━━━ Supplied data

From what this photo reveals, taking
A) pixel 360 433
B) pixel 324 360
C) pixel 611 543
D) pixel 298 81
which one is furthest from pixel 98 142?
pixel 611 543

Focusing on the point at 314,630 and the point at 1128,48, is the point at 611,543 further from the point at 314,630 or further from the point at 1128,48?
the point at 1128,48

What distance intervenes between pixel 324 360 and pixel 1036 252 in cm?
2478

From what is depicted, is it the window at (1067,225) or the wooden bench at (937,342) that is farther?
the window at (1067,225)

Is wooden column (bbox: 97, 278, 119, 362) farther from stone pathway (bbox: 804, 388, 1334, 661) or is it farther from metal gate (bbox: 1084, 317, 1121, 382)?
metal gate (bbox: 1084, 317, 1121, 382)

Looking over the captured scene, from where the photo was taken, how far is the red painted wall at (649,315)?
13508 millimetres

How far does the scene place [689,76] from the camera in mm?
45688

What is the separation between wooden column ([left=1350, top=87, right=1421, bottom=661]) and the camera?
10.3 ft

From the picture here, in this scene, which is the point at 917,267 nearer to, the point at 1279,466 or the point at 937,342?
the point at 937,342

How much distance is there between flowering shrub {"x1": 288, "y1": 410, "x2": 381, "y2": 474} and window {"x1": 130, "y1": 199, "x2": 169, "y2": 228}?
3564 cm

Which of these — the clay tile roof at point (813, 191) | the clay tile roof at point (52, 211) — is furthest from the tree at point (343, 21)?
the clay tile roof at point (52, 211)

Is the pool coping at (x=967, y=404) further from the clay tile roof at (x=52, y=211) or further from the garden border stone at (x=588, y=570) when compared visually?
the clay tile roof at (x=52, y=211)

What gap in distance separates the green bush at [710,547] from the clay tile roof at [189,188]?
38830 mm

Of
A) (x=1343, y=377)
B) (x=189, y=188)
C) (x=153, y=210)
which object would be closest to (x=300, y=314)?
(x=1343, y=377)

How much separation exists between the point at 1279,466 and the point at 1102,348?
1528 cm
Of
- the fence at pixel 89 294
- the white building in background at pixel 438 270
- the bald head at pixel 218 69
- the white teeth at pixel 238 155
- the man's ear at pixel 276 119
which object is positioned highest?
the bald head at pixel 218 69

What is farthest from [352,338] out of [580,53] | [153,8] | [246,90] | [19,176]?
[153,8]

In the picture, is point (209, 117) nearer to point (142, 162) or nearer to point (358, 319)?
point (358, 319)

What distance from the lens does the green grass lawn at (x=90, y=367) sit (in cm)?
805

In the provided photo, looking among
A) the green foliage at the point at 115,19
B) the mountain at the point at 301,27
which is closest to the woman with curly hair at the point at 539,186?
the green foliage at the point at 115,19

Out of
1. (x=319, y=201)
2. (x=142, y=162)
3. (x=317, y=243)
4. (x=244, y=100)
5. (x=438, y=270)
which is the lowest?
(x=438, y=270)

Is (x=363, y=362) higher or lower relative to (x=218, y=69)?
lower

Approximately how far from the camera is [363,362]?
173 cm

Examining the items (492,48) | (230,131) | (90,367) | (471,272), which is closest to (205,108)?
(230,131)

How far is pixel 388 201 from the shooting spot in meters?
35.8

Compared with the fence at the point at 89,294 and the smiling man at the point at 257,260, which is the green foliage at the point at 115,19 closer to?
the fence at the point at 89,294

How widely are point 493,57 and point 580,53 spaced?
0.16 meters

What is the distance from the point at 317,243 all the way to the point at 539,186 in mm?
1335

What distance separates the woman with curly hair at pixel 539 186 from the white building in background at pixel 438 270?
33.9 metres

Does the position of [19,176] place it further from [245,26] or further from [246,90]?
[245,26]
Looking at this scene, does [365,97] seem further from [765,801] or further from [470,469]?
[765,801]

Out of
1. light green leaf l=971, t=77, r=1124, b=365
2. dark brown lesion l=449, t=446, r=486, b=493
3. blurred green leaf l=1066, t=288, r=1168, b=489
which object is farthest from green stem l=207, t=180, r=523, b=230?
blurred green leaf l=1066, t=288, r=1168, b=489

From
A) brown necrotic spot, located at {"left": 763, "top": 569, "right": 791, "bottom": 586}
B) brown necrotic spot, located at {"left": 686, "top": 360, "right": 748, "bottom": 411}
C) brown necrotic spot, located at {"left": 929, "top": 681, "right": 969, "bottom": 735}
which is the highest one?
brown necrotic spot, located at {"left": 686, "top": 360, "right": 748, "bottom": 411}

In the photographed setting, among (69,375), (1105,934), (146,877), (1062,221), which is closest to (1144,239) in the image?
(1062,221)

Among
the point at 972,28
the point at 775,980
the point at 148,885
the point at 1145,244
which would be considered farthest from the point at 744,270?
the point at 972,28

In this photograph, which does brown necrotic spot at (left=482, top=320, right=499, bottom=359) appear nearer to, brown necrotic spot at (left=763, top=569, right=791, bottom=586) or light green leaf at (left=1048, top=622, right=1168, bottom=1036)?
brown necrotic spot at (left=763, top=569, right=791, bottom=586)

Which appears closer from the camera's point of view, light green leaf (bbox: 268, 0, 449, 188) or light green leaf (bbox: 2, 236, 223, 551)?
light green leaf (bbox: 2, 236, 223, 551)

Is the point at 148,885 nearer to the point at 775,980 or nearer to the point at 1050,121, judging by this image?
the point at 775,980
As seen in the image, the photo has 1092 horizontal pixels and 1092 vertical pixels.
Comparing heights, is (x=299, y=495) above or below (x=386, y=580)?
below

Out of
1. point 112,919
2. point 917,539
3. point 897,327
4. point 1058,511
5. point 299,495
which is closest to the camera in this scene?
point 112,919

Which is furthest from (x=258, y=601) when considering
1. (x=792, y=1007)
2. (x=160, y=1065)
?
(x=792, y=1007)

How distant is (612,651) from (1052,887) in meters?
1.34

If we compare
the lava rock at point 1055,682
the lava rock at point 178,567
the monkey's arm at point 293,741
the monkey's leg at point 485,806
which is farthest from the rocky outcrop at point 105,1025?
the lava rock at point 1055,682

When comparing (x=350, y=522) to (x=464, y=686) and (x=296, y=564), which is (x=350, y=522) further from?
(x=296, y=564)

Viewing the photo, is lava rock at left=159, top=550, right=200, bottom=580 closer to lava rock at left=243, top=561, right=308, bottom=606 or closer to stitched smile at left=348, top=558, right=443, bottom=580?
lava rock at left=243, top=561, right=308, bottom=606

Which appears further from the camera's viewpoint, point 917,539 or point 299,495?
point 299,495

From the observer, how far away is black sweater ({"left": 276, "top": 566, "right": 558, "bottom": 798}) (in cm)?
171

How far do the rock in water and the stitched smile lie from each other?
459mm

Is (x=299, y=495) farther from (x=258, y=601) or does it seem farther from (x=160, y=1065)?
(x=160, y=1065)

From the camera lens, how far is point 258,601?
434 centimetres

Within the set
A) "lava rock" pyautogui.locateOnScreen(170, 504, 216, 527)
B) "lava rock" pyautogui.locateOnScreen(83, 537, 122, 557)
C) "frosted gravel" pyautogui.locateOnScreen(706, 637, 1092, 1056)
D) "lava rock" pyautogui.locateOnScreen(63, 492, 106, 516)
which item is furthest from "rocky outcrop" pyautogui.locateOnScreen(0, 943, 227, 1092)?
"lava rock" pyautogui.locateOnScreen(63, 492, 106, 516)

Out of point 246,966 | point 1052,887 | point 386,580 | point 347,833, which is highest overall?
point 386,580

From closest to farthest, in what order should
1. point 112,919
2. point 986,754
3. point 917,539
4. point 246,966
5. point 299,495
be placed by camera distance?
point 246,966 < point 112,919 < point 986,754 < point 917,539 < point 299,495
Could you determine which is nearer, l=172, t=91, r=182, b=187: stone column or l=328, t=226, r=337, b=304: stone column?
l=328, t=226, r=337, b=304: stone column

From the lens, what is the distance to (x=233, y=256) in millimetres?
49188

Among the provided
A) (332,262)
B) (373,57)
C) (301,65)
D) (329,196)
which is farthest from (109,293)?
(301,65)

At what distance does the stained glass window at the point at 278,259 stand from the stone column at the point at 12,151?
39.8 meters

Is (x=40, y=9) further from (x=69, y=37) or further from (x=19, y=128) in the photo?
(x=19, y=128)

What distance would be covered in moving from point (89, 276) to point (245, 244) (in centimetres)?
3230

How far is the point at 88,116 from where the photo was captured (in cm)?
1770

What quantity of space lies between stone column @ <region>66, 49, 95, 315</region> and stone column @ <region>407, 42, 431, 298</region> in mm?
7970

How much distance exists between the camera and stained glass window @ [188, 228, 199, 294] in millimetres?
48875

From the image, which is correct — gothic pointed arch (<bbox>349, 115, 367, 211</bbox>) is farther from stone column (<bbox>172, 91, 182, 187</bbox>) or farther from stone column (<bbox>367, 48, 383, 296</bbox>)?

━━━━━━

_Objective:_ Rewrite the lines from the one containing "How far is the point" through the end of the records, changing "stone column" to "stone pillar" and leaving everything else unchanged.

_Correct output:_
How far is the point at 88,116 from where the photo was captured (in cm)?
1770

What quantity of space lies between stone pillar @ <region>66, 49, 95, 315</region> and stone pillar @ <region>407, 42, 431, 298</region> in mm?
7970

How much distance exists between the camera and stained glass window @ [188, 228, 199, 294] in millimetres?
48875

From the image, which is correct — gothic pointed arch (<bbox>349, 115, 367, 211</bbox>) is farther from stone pillar (<bbox>172, 91, 182, 187</bbox>) or farther from stone pillar (<bbox>367, 48, 383, 296</bbox>)?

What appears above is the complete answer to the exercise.